InteractiveOmni: A Unified Omni-modal Model for Audio-Visual Multi-turn Dialogue

作者: Wenwen Tong, Hewei Guo, Dongchuan Ran, Jiangnan Chen, Jiefan Lu, Kaibin Wang, Keqiang Li, Xiaoxu Zhu, Jiakui Li, Kehan Li, Xueheng Li, Lumin Li, Chenxu Guo, Jiasheng Zhou, Jiandong Chen, Xianye Wu, Jiahao Wang, Silei Wu, Lei Chen, Hanming Deng, Yuxuan Song, Dinghao Zhou, Guiping Zhong, Ken Zheng, Shiyin Kang, Lewei Lu

分类: cs.CV

发布日期: 2025-10-15 (更新: 2025-12-03)

💡 一句话要点

提出InteractiveOmni，一个用于音视频多轮交互的统一全模态大语言模型。

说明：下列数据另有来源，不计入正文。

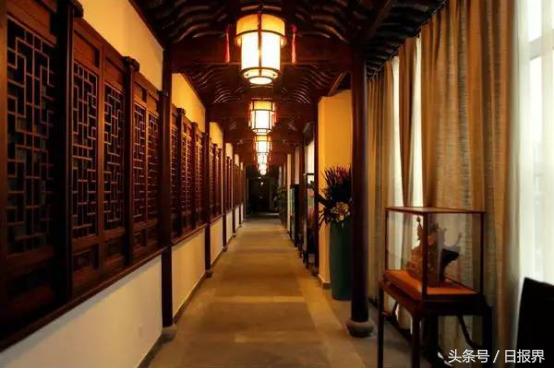 时过境迁，如今重庆火锅哪家最好吃？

🎯 匹配领域: 支柱九：具身大模型 (Embodied Foundation Models)

关键词: 多模态学习 音视频交互 大语言模型 轻量化模型 多轮对话 语音生成 跨模态理解

📋 核心要点

现有音视频多轮交互模型在轻量化和全模态理解能力上存在不足，难以实现高效且全面的交互。
InteractiveOmni通过统一的架构整合视觉、音频编码器、LLM和语音解码器，实现全模态理解和语音生成。
实验表明，InteractiveOmni在多轮记忆和语音交互方面显著优于现有开源模型，且4B版本性能接近7B模型。

📝 摘要（中文）

本文介绍InteractiveOmni，一个统一且开源的全模态大语言模型，参数规模从4B到8B，旨在通过提供全面的全模态理解和语音生成能力，引领轻量级模型领域。为此，我们将视觉编码器、音频编码器、大型语言模型和语音解码器集成到一个统一的模型中，用于理解和生成任务。我们设计了一个多阶段训练策略，以确保强大的跨模态能力，包括全模态理解的预训练，以及语音对话和音视频交互的后训练。为了实现类似人类的长期对话能力，我们精心策划了一个多轮训练数据集，以增强模型处理复杂和多轮交互的能力。为了有效评估多轮记忆和语音交互能力，我们构建了多模态多轮记忆基准和多轮语音交互基准。实验表明，InteractiveOmni显著优于领先的开源模型，并提供了更智能的多轮音视频体验，尤其是在其长期记忆能力方面。值得注意的是，InteractiveOmni-4B在通用基准测试中与更大的模型（如Qwen2.5-Omni-7B）相当，并且仅使用50%的模型大小即可保持InteractiveOmni-8B 97%的性能。InteractiveOmni在图像、音频、视频理解和语音生成任务中取得了与同等规模模型相比最先进的结果，是下一代智能交互系统的一个可访问的开源基础。

🔬 方法详解

问题定义：现有音视频多轮交互模型通常存在模型体积大、计算资源消耗高的问题，难以在资源受限的设备上部署。此外，这些模型在处理多模态信息（如同时理解图像、音频和文本）以及进行多轮对话时，性能往往不尽如人意，缺乏长期记忆能力，无法进行流畅自然的交互。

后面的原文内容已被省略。